Eu vivo com meu marido em um imóvel de 45 metros quadrados em Cambridge, nos EUA. Moramos em um microapartamento, ou, como algumas pessoas dizem, em uma casa minúscula. Com isso fazemos parte, a contragosto, de um movimento internacional em crescimento.

Mas os caríssimos armários sob medida e as camas dobráveis escondem verdades desagradáveis sobre como é viver em um imóvel pequeno.

Aqui, do lado de dentro, acabamos por descobrir que menor não é melhor, afinal. Como a maioria silenciosa dos moradores pobres ou de classe média em cidades grandes e caras, vivemos em moradias minúsculas não por opção, mas porque é isso que nosso dinheiro permite.

O aspecto mais notável de nossas vidas minúsculas é a presença inevitável, e impositiva, da cesta plástica de roupa suja comprada em 2007. Objetos embaraçosos e comuns como essa cesta ganham poder em espaços pequenos: tornam-se tiranos. Em uma casa maior, um item como esse ficaria escondido no armário ou na lavanderia.

Essa feiosa peça central de nossa decoração, comprada por US$ 10, ocupa aproximadamente 0,4% da superfície de nosso lar, mas visualmente parece maior. Ela se eleva por sobre o resto do espaço.

A vida em nossa casa é caracterizada acima de tudo pela precariedade. Da mesma forma que as bolas de poeira se espalham de maneira incontrolável pelo apartamento, o sentimento de penúria cresce, simplesmente porque ele já existe.

Ninguém avisa que, em uma casa minúscula, as coisas são mais concentradas, e que o ciclo natural de vida dos objetos se acelera. Nossas coisas estão se desgastando mais rápido do que acontecia nas casas anteriores.
Passamos mais horas por dia sentados em nosso solitário sofá.

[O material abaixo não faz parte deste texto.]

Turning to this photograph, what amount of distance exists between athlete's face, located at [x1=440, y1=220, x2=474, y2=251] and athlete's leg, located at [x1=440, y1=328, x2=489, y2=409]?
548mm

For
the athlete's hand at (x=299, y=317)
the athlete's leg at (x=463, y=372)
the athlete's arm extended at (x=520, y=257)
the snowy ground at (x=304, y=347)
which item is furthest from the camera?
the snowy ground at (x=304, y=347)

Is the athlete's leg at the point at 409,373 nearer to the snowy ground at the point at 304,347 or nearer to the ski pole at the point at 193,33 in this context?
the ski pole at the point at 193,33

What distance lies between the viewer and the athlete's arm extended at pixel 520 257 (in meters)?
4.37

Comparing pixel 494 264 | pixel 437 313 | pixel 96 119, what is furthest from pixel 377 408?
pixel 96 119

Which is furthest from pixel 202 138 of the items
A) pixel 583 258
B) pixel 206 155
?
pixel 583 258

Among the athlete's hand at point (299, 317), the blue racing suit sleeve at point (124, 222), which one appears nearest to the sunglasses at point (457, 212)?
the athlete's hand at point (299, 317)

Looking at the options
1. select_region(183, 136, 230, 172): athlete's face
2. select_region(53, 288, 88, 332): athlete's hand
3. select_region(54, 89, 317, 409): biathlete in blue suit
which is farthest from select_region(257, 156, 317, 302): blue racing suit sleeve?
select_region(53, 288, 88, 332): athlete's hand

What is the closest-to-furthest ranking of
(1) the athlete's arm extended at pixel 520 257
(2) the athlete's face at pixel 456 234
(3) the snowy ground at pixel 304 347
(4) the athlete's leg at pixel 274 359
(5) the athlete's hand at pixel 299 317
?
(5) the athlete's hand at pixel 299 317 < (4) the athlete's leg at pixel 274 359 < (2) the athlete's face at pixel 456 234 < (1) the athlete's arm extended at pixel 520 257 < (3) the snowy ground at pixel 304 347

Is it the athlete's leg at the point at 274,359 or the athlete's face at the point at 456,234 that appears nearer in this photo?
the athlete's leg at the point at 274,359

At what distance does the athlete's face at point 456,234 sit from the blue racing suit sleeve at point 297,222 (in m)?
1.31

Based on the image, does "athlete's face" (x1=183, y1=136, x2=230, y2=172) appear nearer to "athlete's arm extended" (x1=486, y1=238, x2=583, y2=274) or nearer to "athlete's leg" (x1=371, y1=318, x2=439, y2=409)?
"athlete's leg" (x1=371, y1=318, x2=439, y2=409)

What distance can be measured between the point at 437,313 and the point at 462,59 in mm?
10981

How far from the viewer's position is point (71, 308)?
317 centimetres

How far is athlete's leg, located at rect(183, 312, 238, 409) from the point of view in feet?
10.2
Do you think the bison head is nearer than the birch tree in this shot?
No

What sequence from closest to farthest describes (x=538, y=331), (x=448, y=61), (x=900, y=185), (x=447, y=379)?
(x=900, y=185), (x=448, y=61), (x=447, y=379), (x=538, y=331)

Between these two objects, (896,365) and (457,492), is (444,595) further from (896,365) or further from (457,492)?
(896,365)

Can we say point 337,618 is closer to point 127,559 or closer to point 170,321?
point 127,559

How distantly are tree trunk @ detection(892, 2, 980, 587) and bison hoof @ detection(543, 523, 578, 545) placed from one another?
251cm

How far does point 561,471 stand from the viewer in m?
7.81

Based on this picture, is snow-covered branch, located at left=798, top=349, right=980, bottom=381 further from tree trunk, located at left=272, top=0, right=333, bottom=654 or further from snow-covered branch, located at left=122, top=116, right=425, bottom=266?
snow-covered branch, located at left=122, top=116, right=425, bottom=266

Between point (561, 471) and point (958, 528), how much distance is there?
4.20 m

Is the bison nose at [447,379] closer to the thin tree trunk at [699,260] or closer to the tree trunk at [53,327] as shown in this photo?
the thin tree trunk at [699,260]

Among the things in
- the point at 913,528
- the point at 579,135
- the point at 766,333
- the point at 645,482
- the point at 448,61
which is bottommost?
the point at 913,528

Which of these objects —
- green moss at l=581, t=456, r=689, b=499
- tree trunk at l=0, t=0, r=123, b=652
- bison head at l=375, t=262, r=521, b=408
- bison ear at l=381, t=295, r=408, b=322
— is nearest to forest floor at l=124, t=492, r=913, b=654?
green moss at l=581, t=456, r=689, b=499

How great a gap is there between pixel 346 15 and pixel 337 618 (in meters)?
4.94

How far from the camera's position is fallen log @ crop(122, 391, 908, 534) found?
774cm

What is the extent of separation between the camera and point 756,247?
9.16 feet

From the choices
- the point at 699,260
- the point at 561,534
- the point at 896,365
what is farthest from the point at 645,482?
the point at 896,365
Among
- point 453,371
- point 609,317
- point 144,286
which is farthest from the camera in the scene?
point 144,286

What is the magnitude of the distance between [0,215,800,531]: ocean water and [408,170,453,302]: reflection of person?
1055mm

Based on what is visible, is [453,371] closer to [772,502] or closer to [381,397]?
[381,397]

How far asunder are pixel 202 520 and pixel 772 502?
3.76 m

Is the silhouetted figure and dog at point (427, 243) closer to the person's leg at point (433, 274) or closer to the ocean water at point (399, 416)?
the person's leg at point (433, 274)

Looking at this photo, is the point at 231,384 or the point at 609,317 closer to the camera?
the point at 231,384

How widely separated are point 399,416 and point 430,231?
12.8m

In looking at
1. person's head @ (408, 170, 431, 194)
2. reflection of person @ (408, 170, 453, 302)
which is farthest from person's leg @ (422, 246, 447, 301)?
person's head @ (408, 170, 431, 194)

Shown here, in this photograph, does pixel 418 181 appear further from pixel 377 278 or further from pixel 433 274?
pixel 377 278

As almofadas estão se desbotando, as molas estão perdendo a elasticidade, os cantos estão puídos.

Nosso tapete está perdendo as cerdas nos trilhos que percorremos a cada dia, expondo impiedosamente nossas repetitivas rotinas: da máquina de café ao sofá, do sofá à pia, e de volta ao sofá.

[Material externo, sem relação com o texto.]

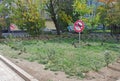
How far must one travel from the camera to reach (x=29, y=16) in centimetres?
2672

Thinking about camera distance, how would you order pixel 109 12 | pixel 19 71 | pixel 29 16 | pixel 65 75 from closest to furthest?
pixel 65 75, pixel 19 71, pixel 29 16, pixel 109 12

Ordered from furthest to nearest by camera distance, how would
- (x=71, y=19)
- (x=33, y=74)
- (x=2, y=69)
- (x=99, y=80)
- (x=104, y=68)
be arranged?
(x=71, y=19) < (x=2, y=69) < (x=104, y=68) < (x=33, y=74) < (x=99, y=80)

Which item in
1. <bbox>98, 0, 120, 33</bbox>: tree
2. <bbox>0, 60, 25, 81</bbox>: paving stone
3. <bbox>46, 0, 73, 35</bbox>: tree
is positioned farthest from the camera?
<bbox>46, 0, 73, 35</bbox>: tree

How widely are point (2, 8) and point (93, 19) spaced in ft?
29.9

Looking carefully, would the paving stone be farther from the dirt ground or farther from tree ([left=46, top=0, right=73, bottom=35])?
tree ([left=46, top=0, right=73, bottom=35])

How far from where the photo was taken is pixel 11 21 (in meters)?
28.6

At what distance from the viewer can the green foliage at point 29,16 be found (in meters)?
27.0

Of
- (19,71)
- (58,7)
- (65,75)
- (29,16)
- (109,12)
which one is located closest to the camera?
(65,75)

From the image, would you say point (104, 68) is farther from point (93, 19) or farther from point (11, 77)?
point (93, 19)

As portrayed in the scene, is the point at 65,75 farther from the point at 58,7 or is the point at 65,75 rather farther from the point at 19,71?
the point at 58,7

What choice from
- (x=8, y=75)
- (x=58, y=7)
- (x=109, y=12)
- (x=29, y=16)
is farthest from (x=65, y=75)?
(x=58, y=7)

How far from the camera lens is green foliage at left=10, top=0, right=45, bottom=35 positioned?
27.0 meters

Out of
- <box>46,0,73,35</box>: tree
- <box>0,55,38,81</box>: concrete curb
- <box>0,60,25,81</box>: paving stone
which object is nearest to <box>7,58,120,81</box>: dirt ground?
<box>0,55,38,81</box>: concrete curb

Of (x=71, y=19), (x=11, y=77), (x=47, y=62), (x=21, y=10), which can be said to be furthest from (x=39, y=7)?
(x=11, y=77)
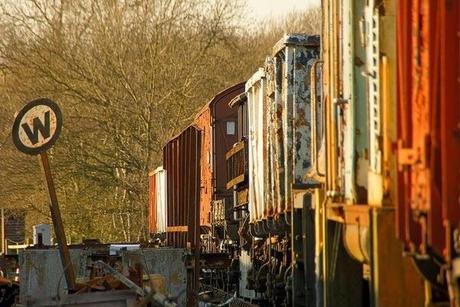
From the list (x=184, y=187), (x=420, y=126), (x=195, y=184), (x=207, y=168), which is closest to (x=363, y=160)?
(x=420, y=126)

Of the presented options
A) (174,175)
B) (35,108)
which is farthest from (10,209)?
(35,108)

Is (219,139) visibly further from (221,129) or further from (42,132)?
(42,132)

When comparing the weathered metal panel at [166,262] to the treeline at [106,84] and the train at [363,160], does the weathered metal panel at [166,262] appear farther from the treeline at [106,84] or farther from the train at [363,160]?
the treeline at [106,84]

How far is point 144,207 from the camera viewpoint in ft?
123

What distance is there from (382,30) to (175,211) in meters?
13.1

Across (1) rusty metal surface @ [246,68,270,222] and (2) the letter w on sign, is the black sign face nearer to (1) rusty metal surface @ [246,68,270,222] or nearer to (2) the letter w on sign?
(2) the letter w on sign

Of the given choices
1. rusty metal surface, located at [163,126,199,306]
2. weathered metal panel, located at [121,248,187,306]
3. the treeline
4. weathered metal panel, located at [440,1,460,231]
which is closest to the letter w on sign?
rusty metal surface, located at [163,126,199,306]

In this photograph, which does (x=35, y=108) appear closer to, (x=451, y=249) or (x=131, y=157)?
(x=451, y=249)

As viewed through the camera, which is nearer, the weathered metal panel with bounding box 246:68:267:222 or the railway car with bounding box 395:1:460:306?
the railway car with bounding box 395:1:460:306

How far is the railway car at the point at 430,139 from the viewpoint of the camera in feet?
16.0

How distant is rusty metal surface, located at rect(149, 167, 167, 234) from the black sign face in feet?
46.1

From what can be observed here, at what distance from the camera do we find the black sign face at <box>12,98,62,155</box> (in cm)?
1221

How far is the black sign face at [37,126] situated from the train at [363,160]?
8.36 ft

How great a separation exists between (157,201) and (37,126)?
1773 centimetres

No nosso apartamento até mesmo cheiros podem ocupar espaço. Certa vez cozinhamos uma refeição que pedia por 1,5 quilo de cebolas caramelizadas. As cebolas passaram horas derretendo em uma frigideira.
Tecnicamente, o espaço ocupado por elas era cada vez menor, mas de alguma forma se tornaram mais e mais intrusivas. Mal saídos do chuveiro, não demorávamos a ficar com cheiro de cebola -com cheiro de casa pequena.

Durante muitas semanas, aquele cheiro se tornou uma das certezas de nossas microvidas. O repositório predileto do aroma, acabei por descobrir, era meu sutiã esportivo New Age, de poliéster. "Sim, está com cheiro de cebola", meu marido confirmou semanas mais tarde. Usei o sutiã mesmo assim e levei aquele cheiro pela cidade.

Deixar uma casinha minúscula para trás não é possível. Ela o acompanha aonde quer quer você vá.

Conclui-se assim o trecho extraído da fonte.